Movimentos docentes diante do avanço de políticas neoliberais: questões ‘práticoteóricas’ das pesquisas com os cotidianos
Resumo
O presente artigo tem como objetivo discutir os avanços das políticas neoliberais que, nas últimas décadas, têm impactado diretamente diversos âmbitos da sociedade, inclusive a educação. O capital privado tem entrado fortemente na administração da educação pública, afetando os processos de ‘aprendizagemensino’ e o ‘fazersaber’ docente.

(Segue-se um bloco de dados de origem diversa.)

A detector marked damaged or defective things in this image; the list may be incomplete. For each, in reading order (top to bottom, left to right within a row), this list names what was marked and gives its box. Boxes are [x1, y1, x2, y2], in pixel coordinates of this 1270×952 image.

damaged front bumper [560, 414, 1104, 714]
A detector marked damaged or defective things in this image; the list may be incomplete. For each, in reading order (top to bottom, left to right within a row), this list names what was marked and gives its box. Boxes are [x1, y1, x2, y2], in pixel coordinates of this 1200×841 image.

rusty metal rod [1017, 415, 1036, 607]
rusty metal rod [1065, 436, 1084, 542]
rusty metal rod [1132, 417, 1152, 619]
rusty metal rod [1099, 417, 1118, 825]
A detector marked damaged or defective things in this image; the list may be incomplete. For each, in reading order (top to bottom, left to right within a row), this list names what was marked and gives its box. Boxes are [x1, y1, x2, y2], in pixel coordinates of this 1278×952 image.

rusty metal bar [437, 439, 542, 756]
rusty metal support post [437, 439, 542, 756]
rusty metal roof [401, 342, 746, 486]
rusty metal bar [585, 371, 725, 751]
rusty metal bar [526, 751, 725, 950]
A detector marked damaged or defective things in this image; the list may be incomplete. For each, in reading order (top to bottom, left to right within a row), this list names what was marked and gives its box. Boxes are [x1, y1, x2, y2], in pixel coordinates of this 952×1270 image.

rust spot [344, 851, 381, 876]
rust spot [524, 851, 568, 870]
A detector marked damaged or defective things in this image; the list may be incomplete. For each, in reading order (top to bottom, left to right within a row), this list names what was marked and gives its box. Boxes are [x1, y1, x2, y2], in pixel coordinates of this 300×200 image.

Nesse contexto, discutindo tal interferência a partir das pesquisas com os cotidianos dialogando com autores como Certeau (2012), Alves (2019) e outros, o texto apresenta três movimentos organizados por docentes brasileiros nos últimos anos, sendo um a nível federal e dois a nível municipal (Rio de Janeiro e São Gonçalo), que buscam fazer frente à retirada de direitos trabalhistas, à pressão pelo alcance de metas relacionadas a desempenho estudantil, ao aumento das demandas burocrática e administrativa em detrimento das práticas pedagógicas, à política de controle do exercício docente etc. Tais movimentos, embora não necessariamente vitoriosos em todas as suas reivindicações, revelam que é nos cotidianos, tanto das escolas como dos movimentos sociais, onde se criam práticas possibilitadoras de novas realidades. O texto discute, ainda, a importância de instituições, a exemplo dos sindicatos, dialogarem mais com os/as docentes que são/estão cotidianamente impactados/as pelos avanços dessas políticas neoliberais, produzindo coletivamente muitas formas de luta social. Enfatizando a complexidade dos movimentos sociais, entendidos como tessituras que se dão nos subterrâneos para, então, ganharem força em momentos imprevisíveis, o artigo defende que, independente de seu resultado, as experiências vividas nos movimentos grevistas produzem memórias e ‘conhecimentossignificações’ que serão oportunamente mobilizados nos próprios cotidianos escolares.